Show, in full, each row below that contains the word "point". Case counts.

[Start of Extracted information]

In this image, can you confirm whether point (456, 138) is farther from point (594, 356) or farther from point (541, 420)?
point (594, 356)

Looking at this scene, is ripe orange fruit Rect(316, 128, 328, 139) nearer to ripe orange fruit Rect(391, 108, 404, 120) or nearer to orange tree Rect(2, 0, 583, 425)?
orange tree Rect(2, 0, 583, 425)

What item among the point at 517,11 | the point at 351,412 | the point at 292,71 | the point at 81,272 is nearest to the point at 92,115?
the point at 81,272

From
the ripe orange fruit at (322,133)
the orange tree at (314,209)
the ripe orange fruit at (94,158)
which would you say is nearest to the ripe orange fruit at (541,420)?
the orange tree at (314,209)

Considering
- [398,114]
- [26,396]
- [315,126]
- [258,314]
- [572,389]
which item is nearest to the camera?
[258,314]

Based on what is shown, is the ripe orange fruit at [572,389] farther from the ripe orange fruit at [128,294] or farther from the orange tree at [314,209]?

[End of Extracted information]
[Start of Extracted information]

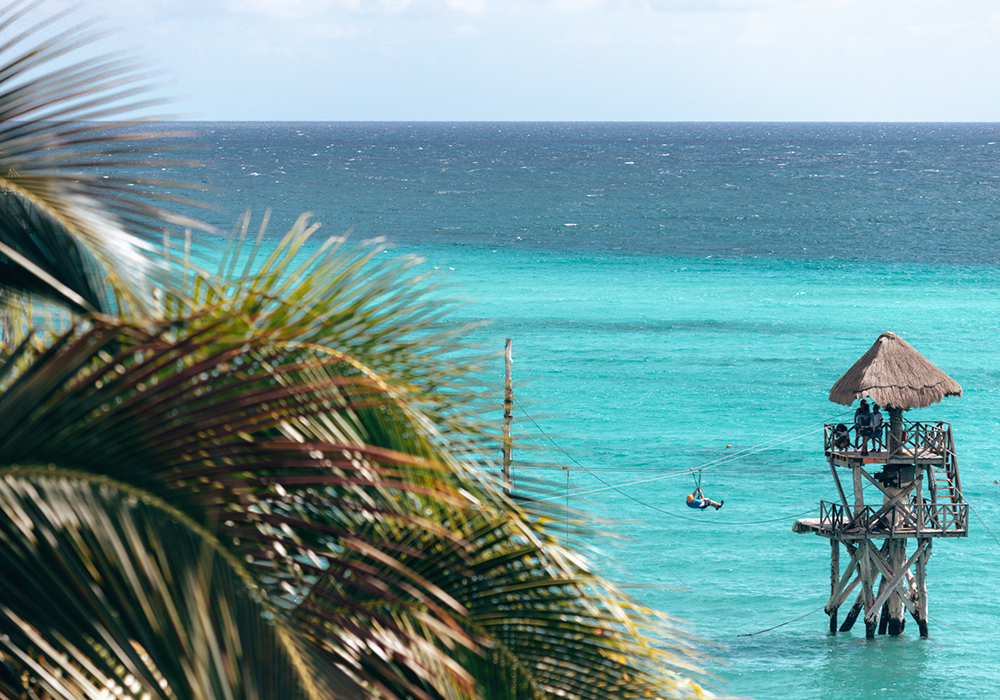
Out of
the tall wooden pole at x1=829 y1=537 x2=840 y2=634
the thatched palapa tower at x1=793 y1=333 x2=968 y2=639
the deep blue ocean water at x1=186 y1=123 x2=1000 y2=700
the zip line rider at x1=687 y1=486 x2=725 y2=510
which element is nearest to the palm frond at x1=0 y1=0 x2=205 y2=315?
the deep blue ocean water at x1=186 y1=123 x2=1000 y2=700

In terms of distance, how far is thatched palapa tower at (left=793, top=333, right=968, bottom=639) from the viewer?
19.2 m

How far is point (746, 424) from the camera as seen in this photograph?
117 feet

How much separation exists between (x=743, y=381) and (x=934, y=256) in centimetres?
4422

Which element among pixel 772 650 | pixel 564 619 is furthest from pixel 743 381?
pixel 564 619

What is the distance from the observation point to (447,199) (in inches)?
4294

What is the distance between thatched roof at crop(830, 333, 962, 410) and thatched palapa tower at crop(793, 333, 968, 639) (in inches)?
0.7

[End of Extracted information]

**Finished answer**
In this image, can you confirm whether point (456, 138) is farther from point (594, 356) or farther from point (541, 420)?
point (594, 356)
What item among the point at 517,11 | the point at 351,412 | the point at 292,71 | the point at 81,272 is nearest to the point at 92,115?
the point at 81,272
How far is point (746, 424) from the camera as seen in this photograph?
What is the distance from the observation point to (447,199) (in inches)?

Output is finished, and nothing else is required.